*Given instruction a*:
In the records further down, copy out every line from the one containing "What is the separation" through the one containing "4. the green leaf at [21,211]", including both of those lines.

*Reading passage*:
--------------------

Example installation scripts

These examples use tee instead of script to create log files. They also compile the software in parallel with the -j8 flag.

gnuplot

#!/bin/sh
make distclean
./configure --prefix=/global/home/groups/my_group/modules/gnuplot/4.6.0 --with-readline=gnu --with-gd=/usr 2>&1 | tee gnuplot-4.6.0.configure.log
make -j8 2>&1 | tee gnuplot-4.6.0.make.log
make check 2>&1 | tee gnuplot-4.6.0.check.log
make install 2>&1 | tee gnuplot-4.6.0.install.log
make distclean

cgal

#!/bin/sh
module load gcc/4.4.7 openmpi/1.6.5-gcc qt/4.8.0 cmake/2.8.11.2 boost/1.54.0-gcc
make distclean
cmake -DCMAKE_INSTALL_PREFIX=/global/home/groups/my_group/modules/cgal/4.4-gcc . 2>&1 | tee cgal-4.4-gcc.cmake.log
make -j8 2>&1 | tee cgal-4.4-make.log
make install 2>&1 | tee cgal-4.4-install.log
make distclean

What if the software doesn’t come with a configure script?

--------------------

*Task material*:
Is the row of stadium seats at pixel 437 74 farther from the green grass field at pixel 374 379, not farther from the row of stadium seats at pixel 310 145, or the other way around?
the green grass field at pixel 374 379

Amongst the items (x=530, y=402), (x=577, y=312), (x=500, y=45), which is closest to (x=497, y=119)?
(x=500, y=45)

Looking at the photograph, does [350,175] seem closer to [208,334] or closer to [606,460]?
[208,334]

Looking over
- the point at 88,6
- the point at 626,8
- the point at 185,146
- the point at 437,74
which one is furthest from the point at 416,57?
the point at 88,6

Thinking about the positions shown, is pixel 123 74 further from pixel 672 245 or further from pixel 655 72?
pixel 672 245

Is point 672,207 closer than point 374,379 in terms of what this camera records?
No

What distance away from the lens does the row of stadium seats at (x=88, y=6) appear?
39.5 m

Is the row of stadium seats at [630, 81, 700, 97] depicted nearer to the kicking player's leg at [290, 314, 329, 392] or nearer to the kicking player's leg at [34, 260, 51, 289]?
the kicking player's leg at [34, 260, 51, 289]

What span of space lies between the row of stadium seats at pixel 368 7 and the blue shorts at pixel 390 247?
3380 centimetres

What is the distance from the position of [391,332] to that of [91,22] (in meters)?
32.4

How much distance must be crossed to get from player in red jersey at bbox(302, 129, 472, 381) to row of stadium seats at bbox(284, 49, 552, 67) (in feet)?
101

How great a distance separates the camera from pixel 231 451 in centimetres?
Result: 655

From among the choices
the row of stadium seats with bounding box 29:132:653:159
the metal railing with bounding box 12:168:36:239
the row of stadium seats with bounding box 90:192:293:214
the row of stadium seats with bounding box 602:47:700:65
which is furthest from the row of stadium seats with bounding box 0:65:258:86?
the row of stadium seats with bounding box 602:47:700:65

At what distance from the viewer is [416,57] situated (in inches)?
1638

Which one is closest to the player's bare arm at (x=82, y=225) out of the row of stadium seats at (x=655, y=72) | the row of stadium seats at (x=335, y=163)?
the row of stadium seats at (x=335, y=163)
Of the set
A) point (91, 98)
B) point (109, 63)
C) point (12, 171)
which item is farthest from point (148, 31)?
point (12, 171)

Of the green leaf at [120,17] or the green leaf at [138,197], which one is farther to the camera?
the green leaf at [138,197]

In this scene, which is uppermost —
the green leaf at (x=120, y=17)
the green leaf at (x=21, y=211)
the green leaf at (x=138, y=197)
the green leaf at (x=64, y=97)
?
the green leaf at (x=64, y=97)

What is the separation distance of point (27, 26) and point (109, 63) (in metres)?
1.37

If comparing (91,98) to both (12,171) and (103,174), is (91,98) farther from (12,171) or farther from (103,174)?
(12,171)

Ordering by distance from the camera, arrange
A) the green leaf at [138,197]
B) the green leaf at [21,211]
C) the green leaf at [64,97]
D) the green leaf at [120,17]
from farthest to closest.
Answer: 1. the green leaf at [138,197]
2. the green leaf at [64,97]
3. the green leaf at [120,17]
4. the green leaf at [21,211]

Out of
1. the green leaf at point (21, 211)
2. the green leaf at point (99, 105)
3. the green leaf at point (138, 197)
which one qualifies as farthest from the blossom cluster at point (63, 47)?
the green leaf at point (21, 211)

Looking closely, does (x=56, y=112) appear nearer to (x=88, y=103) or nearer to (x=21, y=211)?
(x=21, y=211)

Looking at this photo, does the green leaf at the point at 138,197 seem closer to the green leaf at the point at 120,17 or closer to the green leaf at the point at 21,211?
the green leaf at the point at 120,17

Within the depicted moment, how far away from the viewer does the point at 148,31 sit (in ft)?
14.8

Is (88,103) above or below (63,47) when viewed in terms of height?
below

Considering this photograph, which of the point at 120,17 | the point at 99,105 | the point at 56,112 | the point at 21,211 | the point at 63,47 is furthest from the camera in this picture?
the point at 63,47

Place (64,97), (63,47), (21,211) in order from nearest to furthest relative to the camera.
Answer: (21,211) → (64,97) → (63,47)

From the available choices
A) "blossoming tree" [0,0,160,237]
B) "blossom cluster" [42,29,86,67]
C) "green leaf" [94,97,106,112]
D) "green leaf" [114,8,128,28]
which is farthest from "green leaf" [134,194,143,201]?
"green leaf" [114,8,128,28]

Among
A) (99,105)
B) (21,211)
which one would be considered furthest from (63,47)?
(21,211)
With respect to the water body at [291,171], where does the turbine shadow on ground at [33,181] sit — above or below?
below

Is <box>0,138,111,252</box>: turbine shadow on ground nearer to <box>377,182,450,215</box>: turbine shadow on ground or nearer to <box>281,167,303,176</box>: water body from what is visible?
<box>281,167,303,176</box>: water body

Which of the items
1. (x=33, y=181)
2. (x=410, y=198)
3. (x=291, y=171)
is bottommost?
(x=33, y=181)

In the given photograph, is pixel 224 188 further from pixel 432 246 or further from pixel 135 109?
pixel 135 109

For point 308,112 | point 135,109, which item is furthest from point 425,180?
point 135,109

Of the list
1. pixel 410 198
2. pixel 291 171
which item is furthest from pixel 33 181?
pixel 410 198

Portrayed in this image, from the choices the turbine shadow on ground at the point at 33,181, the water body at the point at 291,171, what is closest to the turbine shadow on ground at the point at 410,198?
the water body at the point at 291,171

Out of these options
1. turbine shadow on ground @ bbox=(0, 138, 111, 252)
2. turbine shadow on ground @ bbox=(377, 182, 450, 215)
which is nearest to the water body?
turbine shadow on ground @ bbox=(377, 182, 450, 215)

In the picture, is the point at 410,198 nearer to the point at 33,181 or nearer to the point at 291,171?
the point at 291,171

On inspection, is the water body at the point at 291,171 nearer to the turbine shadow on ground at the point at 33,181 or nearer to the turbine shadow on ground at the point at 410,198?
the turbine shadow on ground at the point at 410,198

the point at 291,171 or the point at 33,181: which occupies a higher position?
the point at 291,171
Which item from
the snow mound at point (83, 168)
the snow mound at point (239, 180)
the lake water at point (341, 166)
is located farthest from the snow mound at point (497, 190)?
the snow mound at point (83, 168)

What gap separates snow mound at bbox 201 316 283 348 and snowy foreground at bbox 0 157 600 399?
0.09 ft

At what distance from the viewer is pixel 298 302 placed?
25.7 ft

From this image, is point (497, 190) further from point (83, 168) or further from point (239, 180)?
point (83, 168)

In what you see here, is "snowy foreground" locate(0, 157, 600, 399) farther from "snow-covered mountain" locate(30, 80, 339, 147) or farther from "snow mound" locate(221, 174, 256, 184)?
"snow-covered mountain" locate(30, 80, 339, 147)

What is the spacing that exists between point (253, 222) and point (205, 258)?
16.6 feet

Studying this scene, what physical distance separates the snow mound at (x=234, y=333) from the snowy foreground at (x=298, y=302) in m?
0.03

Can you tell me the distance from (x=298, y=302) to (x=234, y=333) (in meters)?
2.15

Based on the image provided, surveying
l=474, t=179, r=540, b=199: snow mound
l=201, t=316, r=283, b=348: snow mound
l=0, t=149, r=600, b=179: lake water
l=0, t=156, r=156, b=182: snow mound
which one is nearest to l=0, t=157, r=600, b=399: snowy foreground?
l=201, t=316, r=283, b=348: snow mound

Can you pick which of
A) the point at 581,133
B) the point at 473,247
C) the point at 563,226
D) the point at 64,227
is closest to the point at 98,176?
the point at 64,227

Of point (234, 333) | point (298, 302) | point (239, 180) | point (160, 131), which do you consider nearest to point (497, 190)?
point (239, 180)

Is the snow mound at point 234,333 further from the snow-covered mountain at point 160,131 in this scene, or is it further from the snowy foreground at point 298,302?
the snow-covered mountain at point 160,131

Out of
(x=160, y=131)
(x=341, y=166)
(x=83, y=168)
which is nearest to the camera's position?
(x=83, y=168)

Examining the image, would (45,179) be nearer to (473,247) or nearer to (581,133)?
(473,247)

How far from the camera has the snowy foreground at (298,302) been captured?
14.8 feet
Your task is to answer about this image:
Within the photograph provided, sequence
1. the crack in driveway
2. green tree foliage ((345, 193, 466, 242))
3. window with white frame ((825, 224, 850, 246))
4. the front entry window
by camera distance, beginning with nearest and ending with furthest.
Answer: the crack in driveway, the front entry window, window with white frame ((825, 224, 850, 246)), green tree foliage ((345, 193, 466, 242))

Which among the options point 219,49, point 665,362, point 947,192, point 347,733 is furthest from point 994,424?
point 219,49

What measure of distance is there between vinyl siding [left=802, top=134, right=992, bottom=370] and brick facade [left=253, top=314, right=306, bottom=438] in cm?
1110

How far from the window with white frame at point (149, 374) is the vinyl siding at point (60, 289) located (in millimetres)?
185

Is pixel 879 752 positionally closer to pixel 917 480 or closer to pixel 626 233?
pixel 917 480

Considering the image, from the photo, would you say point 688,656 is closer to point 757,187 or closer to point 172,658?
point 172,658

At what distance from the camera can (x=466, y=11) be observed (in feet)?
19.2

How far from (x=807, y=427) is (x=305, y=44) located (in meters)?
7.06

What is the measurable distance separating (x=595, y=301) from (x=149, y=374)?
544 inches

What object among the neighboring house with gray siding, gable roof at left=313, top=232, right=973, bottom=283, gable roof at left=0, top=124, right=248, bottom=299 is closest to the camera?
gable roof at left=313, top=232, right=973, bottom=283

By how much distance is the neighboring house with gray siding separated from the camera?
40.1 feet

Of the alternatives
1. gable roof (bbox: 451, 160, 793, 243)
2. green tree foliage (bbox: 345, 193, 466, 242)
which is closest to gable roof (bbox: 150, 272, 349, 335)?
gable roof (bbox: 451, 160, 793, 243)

--------------------

*Given instruction b*:
Continue the text on example installation scripts from where it stops.

*Final answer a*:
What is the separation distance of point (27, 26) and point (109, 63) (in metres)?
1.37

If comparing (91,98) to both (12,171) and (103,174), is (91,98) farther from (12,171) or farther from (103,174)?
(12,171)

Ordering by distance from the camera, arrange
A) the green leaf at [138,197]
B) the green leaf at [21,211]
C) the green leaf at [64,97]
D) the green leaf at [120,17]
from farthest to closest.
Answer: 1. the green leaf at [138,197]
2. the green leaf at [64,97]
3. the green leaf at [120,17]
4. the green leaf at [21,211]

*Final answer b*:
If the software doesn’t come with a configure script, you will have to modify the Makefile itself to build it. Building the software can be done from any directory where you have the correct permissions. Once you have a binary, you can copy it to the correct location.